Fix: Kill the entire process group: kill -TERM -$PGID (note the negative sign to target the group). Or use pkill -TERM -P $PPID to kill all children first, then the parent. Verify with pstree -p $PID before and after.

  1. Sending SIGTERM to a bash script and expecting children to die. You SIGTERM a wrapper script. The shell process dies. But the curl, sleep, or python commands it was running continue as orphaned processes. The script's trap handler never fires because it was not set up, or it did not explicitly kill child processes.
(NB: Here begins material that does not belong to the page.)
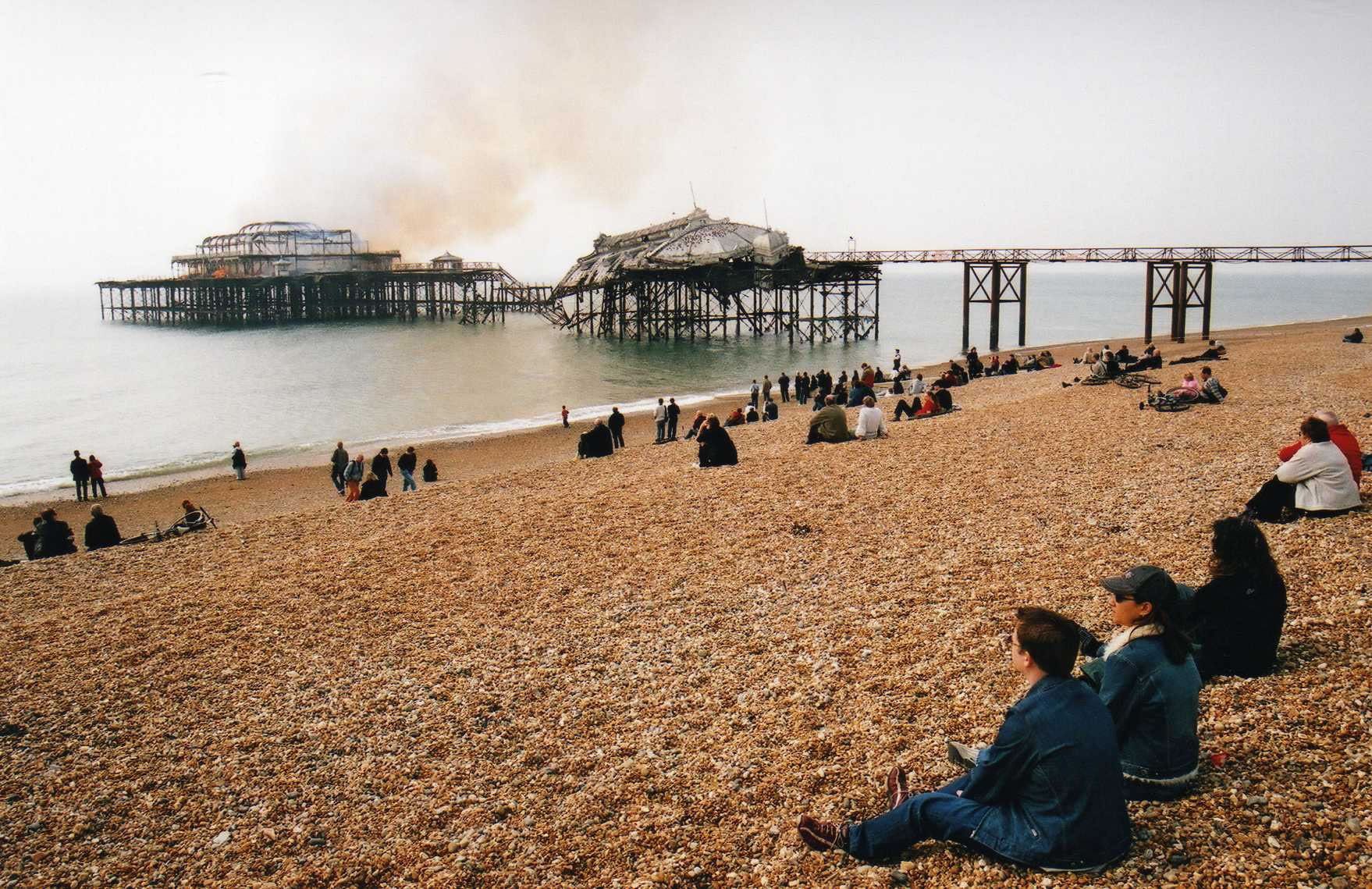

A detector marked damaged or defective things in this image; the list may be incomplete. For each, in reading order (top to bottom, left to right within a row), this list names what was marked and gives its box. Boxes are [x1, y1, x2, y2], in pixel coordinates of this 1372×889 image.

charred metal framework [99, 261, 554, 325]
charred metal framework [546, 211, 878, 344]
charred metal framework [806, 247, 1372, 350]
Fix: In wrapper scripts, always set a trap that kills child processes: trap 'kill $(jobs -p) 2>/dev/null; exit 1' SIGTERM SIGINT. Run long-running children in the background with &, then use wait to block. This allows the trap to fire between operations.
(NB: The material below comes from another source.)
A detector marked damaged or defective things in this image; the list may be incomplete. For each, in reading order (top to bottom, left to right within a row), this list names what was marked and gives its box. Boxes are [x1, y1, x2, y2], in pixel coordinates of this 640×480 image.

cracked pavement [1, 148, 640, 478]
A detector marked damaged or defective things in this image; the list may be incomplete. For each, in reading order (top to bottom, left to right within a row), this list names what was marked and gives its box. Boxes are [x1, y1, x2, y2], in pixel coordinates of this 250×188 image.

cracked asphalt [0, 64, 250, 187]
  1. Assuming deleted files free disk space immediately. You delete a 50GB log file, but df shows no change. A process still has the file open. The kernel will not free the disk space until every file descriptor pointing to that file is closed. This can cause "disk full" conditions that persist even after you think you have cleaned up.

Fix: Check for deleted-but-open files: lsof +L1. Either restart the process holding the file descriptor, or truncate the descriptor directly: : > /proc/PID/fd/N. For log files, use logrotate with copytruncate or signal-based rotation so the process reopens the file.

Debug clue: lsof +L1 lists all files with a link count of 0 (deleted but still open). The SIZE column shows how much disk space each deleted file is consuming. Sort by size to find the biggest offenders: lsof +L1 | awk 'NR>1 {print $7, $1, $9}' | sort -rn | head. On a system with "mysterious" disk usage where du and df disagree, deleted-but-open files are almost always the cause.

  1. Using ps aux output to parse PIDs programmatically. You write a script that does ps aux | grep myapp | awk '{print $2}' | xargs kill. This is fragile: it matches itself (the grep process), it matches unrelated processes with "myapp" in their args, and field positions can shift with long usernames. One day it kills the wrong process.

Fix: Use pgrep and pkill with specific flags: pgrep -f "myapp --config" or pkill -TERM -f "myapp --config". For exact matches: pgrep -x myapp. For children of a specific parent: pkill -P $PPID. These tools are purpose-built and avoid grep pipeline fragility.

  1. Not using a proper init in containers. Your Dockerfile has CMD ["python", "app.py"]. Python becomes PID 1. It does not handle SIGCHLD, so zombie children accumulate. It may not even forward SIGTERM properly to its own threads. Graceful shutdown does not work. Kubernetes sends SIGTERM, nothing happens, then SIGKILL after 30 seconds — every deployment.

    Fix: Use a lightweight init: ENTRYPOINT ["tini", "--"] or run with Docker's --init flag. This adds a proper PID 1 that reaps zombies and forwards signals. For Kubernetes, ensure terminationGracePeriodSeconds gives the app time to shut down after receiving the forwarded SIGTERM.